◆ Document passage:
::::
The usual Biodynamic preparations are used; there is a cow employed for compost,
nettle teas reduce the need for copper-based fungal treatments and insect control
is by spraying tisanes of rosemary and thyme. Thanks to these the
vines are in balance and deeply rooted. As proof, Gauby says, the vines did
not shut down with heat stress even during the abnormal heat wave of 2003.
“We have the soils, the grapes and the climate to make subtle and
authentic wines but we must work very hard with the vines”, says
Gauby. When I ask whether BD certification would be a good idea I meet his
irrefutable logic. “Why should I pay extra for certification – it’s
those that use chemicals that should pay!”
::::
◆ Your goal: Pick up the passage on Gauby's biodynamic vineyard after its final sentence and keep writing it.

◆ Entries:
::::
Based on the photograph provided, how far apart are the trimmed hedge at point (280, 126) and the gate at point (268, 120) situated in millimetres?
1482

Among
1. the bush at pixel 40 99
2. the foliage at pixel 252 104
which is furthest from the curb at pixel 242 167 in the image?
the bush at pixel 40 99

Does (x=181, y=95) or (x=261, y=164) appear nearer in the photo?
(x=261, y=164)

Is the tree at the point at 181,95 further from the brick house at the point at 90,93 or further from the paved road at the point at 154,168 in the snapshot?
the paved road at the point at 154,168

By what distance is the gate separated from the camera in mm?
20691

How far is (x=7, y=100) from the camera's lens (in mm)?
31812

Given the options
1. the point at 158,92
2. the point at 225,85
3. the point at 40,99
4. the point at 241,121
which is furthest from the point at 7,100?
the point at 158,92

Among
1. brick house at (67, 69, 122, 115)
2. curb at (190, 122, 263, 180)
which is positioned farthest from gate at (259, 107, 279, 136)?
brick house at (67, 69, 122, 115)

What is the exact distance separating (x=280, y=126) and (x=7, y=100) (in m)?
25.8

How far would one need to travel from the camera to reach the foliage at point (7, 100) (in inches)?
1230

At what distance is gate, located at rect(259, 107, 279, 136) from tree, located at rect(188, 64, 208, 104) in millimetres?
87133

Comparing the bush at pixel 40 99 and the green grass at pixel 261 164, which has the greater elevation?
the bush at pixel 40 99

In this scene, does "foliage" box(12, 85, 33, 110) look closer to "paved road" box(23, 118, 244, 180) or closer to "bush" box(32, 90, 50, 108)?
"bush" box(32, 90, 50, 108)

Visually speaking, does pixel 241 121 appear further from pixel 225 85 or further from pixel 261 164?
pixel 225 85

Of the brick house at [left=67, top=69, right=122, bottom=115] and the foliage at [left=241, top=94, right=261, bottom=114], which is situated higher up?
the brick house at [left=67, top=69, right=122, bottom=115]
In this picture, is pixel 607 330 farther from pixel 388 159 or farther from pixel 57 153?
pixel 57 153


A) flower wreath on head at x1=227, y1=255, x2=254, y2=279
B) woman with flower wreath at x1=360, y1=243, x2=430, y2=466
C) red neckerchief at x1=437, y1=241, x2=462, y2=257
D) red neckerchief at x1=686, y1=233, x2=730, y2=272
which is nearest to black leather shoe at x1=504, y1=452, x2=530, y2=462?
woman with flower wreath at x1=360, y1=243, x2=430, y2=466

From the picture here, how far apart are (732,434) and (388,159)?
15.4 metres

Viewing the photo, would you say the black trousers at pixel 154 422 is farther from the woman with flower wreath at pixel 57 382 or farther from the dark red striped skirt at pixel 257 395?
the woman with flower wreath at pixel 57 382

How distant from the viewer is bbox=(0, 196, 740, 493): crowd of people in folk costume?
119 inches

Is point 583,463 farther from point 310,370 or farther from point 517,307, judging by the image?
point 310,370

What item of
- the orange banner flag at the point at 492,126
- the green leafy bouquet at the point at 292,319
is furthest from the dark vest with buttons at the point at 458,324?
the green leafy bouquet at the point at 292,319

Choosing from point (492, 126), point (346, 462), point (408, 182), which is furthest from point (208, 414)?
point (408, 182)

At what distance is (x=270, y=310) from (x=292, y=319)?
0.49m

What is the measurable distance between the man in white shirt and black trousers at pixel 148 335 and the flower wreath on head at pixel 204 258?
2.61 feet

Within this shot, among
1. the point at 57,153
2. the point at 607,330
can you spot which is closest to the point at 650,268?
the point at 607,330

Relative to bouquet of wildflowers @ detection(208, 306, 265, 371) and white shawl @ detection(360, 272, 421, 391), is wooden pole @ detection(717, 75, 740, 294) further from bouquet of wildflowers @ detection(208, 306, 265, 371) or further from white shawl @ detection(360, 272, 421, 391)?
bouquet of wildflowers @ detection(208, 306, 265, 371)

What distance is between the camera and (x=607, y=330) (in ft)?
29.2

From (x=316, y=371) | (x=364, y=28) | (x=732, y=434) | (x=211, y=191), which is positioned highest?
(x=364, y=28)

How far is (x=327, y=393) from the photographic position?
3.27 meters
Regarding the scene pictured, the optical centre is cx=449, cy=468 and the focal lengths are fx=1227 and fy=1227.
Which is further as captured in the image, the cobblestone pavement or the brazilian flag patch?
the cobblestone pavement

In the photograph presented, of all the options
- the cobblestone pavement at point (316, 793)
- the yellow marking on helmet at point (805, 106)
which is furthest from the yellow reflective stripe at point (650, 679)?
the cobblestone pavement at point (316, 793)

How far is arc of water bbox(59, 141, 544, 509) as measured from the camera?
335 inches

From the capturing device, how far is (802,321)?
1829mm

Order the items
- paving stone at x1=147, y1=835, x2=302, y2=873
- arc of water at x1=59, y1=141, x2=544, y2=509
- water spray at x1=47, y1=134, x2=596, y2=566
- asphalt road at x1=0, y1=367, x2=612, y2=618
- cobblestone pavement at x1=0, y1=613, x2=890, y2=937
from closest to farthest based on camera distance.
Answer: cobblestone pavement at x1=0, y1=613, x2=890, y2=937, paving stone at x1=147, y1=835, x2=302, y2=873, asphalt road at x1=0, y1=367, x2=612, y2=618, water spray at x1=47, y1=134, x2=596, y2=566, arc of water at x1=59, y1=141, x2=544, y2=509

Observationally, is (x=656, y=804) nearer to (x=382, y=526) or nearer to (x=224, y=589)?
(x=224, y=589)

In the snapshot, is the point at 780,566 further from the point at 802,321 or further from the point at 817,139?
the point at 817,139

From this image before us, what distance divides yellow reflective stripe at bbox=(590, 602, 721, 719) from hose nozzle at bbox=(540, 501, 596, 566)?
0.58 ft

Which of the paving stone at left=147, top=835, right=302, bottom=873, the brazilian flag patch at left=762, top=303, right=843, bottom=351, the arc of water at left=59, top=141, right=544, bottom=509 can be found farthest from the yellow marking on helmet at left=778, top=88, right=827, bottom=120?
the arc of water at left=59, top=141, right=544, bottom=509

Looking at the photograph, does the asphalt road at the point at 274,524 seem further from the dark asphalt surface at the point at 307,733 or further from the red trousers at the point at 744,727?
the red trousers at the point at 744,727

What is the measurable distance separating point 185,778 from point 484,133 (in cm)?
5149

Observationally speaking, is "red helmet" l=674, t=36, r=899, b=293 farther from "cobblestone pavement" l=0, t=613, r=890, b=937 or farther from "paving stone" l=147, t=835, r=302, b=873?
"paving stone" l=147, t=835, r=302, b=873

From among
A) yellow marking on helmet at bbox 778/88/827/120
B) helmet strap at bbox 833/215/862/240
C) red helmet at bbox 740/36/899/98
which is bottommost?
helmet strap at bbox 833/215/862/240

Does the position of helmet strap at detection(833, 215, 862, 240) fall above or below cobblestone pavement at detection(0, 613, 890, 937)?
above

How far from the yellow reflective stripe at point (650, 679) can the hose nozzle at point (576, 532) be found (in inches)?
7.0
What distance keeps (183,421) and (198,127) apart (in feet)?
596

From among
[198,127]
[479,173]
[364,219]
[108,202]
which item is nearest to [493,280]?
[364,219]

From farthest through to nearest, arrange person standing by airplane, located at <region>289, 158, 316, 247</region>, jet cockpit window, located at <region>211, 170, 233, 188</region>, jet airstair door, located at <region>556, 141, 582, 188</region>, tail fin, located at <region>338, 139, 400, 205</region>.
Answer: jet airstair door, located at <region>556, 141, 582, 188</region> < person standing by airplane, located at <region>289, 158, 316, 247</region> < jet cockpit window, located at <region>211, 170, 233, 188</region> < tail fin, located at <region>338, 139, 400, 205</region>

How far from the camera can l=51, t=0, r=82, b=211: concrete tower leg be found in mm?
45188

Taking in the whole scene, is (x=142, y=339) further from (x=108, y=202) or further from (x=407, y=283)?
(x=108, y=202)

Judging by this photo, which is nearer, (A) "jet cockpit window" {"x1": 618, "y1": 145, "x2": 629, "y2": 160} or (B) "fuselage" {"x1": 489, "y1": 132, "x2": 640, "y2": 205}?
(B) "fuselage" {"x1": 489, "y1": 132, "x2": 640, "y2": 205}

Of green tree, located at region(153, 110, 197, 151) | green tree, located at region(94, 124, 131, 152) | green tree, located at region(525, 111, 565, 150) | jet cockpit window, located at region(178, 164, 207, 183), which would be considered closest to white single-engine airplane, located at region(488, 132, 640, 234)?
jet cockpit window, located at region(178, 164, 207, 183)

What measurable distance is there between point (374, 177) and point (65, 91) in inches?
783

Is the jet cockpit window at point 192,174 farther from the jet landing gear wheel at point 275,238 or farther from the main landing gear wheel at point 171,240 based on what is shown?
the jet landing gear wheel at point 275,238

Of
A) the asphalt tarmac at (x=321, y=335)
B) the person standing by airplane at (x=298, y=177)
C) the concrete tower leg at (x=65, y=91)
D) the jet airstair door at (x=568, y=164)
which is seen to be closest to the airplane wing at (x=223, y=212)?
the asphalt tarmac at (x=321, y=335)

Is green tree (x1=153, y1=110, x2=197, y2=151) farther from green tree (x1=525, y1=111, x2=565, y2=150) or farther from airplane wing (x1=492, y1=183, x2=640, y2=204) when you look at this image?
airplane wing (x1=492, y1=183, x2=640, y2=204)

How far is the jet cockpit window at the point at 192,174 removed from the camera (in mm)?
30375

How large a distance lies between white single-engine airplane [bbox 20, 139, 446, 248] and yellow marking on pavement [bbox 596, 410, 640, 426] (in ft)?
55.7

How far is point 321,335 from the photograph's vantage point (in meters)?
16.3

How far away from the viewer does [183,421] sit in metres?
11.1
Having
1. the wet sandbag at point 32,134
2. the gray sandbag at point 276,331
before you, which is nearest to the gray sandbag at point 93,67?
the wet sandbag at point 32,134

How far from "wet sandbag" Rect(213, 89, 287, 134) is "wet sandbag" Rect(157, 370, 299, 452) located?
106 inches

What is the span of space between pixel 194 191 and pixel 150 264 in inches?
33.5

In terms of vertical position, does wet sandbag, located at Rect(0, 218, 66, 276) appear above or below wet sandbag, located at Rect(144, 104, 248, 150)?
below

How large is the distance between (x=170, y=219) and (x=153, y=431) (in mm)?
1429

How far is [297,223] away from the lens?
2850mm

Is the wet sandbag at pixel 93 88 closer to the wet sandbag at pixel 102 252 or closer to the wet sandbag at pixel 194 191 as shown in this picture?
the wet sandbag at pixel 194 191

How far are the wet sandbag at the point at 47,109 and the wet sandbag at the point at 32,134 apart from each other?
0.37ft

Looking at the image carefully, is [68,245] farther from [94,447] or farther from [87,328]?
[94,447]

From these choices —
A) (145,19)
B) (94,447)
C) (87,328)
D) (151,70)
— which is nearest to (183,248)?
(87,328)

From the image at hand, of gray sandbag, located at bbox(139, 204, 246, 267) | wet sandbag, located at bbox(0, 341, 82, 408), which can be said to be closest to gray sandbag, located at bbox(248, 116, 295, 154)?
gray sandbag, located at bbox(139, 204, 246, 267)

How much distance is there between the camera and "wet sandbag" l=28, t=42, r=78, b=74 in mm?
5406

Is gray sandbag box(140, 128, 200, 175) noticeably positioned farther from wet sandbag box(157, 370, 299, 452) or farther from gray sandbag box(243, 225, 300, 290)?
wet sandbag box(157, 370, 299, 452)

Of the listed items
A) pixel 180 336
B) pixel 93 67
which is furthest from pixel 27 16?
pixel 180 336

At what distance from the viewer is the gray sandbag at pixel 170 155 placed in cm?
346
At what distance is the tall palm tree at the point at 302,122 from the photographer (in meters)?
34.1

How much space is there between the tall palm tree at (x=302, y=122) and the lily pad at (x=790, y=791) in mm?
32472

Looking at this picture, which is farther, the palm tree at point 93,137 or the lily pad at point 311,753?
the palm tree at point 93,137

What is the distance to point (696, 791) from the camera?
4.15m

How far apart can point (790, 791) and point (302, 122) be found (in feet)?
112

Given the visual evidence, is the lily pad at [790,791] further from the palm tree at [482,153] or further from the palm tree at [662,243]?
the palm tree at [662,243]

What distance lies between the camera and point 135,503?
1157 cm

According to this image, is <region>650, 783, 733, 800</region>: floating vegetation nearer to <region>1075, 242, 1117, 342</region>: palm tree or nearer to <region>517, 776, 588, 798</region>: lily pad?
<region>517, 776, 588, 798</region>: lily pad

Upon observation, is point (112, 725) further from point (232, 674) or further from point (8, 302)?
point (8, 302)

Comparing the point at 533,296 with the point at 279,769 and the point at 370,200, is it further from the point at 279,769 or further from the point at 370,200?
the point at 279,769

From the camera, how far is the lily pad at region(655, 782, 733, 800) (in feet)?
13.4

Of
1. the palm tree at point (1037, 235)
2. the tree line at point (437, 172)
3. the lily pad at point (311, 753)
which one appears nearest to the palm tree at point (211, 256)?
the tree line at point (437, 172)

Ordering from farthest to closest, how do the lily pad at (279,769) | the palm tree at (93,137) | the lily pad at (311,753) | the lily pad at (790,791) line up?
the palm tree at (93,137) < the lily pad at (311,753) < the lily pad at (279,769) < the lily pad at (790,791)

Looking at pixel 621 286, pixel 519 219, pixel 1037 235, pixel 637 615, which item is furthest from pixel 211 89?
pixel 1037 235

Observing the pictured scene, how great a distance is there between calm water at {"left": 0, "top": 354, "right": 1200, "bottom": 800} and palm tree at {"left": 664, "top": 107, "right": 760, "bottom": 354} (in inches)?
::::
◆ Answer to this problem:
The Winemaking
The winemaking in contrast seems deceptively simple and Gauby plays his undoubted
winemaking skills down, being a firm believer that great wine is created outside
in the vines. The reality is that he employs a set of natural winemaking techniques
to get the results he wants, and what he wants is “authenticity”.
At harvest, the grapes are picked by hand and a table de tri is used
to remove any unhealthy grapes. But here Gauby goes further - any beneficial
insects found on the sorting table are returned to the land to continue
their good work against pests! The red grapes are completely de-stemmed (eraflage)
and receive 2-3 days maceration prior to fermentation, while the whites receive
a slow and gentle pneumatic pressing.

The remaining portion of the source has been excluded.